Skips files with extensions specified in WHITENOISE_GZIP_EXCLUDE_EXTENSIONS
By default: jpg, jpeg, png, gif, zip, gz, tgz, bz2, tbz, swf, flv

  -v VERBOSITY, --verbosity=VERBOSITY
                        Verbosity level; 0=minimal output, 1=normal output,
                        2=verbose output, 3=very verbose output
  --settings=SETTINGS   The Python path to a settings module, e.g.
                        "myproject.settings.main". If this isn't provided, the
                        DJANGO_SETTINGS_MODULE environment variable will be
                        A directory to add to the Python path, e.g.
  --traceback           Print traceback on exception
  --version             show program's version number and exit
  -h, --help            show this help message and exit

Infrequently Asked Questions

Shouldn’t I be using a real webserver?

Well, perhaps. Certainly something like nginx will be more efficient at serving static files. But here are a few things to consider:

  1. There are situations (e.g., when hosted on Heroku) where it’s much simpler to have everything handled by your Python application.
  2. WhiteNoise is pretty efficient. Because it only has to serve a fixed set of files it does as much work as it can upfront on initialization, meaning it can serve responses with very little work. Also, when used with gunicorn (and most other WSGI servers) the actual business of pushing the file down the network interface is handled by the kernel’s highly efficient sendfile syscall, not by Python.
  3. If you’re using WhiteNoise behind a CDN or caching proxy (on which more below) then it doesn’t really matter that it’s not as efficient as nginx as the vast majority of static requests will be cached by the CDN and never touch your application.

Shouldn’t I be using a CDN?

Yes, given how cheap and straightforward they are these days, you probably should. But you should be using WhiteNoise to act as the origin, or upstream, server to your CDN.

Under this model, the CDN acts as a caching proxy which sits between your application and the browser (only for static files, you still use your normal domain for dynamic requests). WhiteNoise will send the appropriate cache headers so the CDN can serve requests for static files without hitting your application.

Shouldn’t I be pushing my static files to S3 using something like Django-Storages?

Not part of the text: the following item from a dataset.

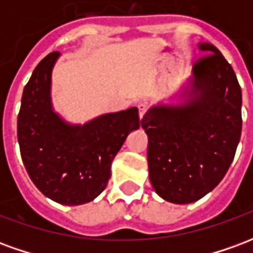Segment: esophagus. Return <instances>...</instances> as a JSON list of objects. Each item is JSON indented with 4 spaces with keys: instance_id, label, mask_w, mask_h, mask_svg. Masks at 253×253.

No, you shouldn’t. The problem with this is that Amazon S3 cannot currently selectively serve gzipped content to your users. Gzipping can make dramatic reductions in the bandwidth required for your CSS and JavaScript. But while all browsers in use today can decode gzipped content, your users may be behind crappy corporate proxies or anti-virus scanners which don’t handle gzipped content properly. Amazon S3 forces you to choose whether to serve gzipped content to no-one (wasting bandwidth) or everyone (running the risk of your site breaking for certain users).

The correct behaviour is to examine the Accept-Encoding header of the request to see if gzip is supported, and to return an appropriate Vary header so that intermediate caches know to do the same thing. This is exactly what WhiteNoise does.